When the novel Something Upstairs was published, it was set in the Providence, Rhode Island house (built 1835) I was living in. I had moved there from Los Angeles, from a most modern city to a very old one. Indeed, it felt as if I was going back in time. That sense of going back in time travel was what gave me the stimulus for the time travel in the book.
The Historical Society set up a tour as a way to engage students in RI history. The kids would come by the house, chant my name, and all kinds of folks would knock on the door. 15 Sheldon Street: You can see it on Google Maps.

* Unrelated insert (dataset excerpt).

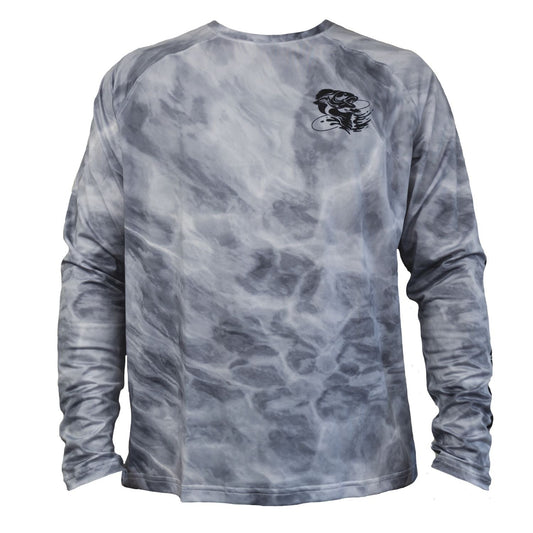 Reaction Tackle SPF UPF 50+ Long Sleeve Fishing Shirt - Angler's Pro Tackle & Outdoors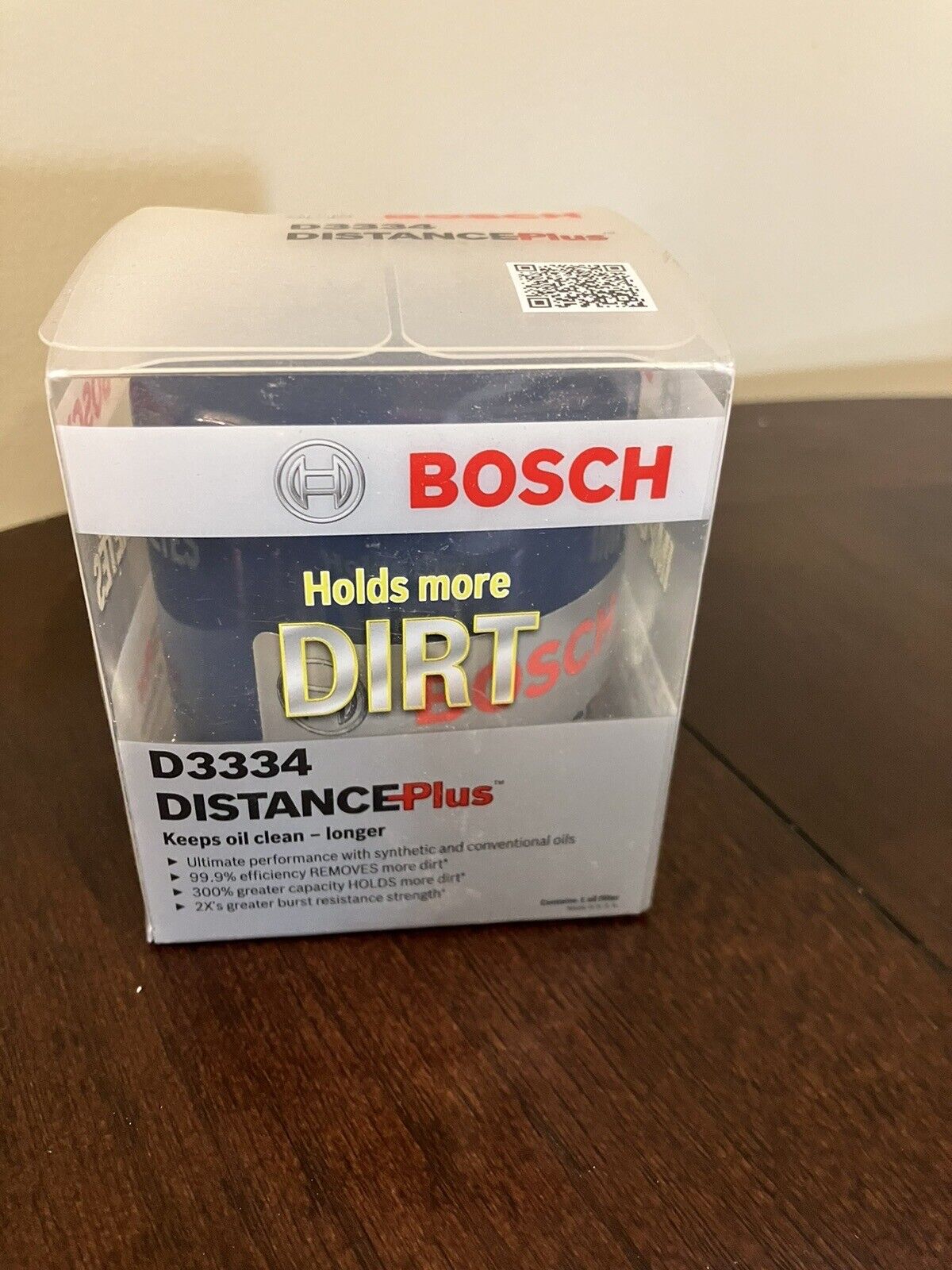 Bosch D3334 Distance Plus Long Life Oil Filter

For a small state, RI history is quite packed. Founded (17th century) by Roger Williams and Anne Hutchinson, (exiled by Massachusetts) it was always considered politically radical. Its true name is “The State of Rhode Island and Providence Plantations.” It was an early abolitionist state even as its large sailing fleet was transporting slaves. It was tolerant of many religions (Quakers, Jews, and Catholics) amidst rigid New England protestant bigotry. The Baptist Church (then considered radical from a religious point of view) began here. It was the first industrial center in the US, with the earliest factories. It has a long, long history of political corruption, and was thought to be the center of the New England Mafia. Brown University is there and so, too, is the Rhode Island School of Design, from which many, many picture book artists flow, including Brian Floca. Providence is where I first met him and where we began to work together. Providence itself is a veritable museum of wonderful old architecture. Its state capital is, in size, second only to the national capital in DC. Small as it is, I met people who bragged that in all their lives they had never left the state. That’s a very hard, if curious accomplishment.
And now, it is the setting for the opening pages of my current project, a historical novel that begins in Providence, and winds up in San Francisco. My research allowed me to find out that California is about a hundred and fifty times the size of Rhode Island.
But hey … big things can come from tiny places.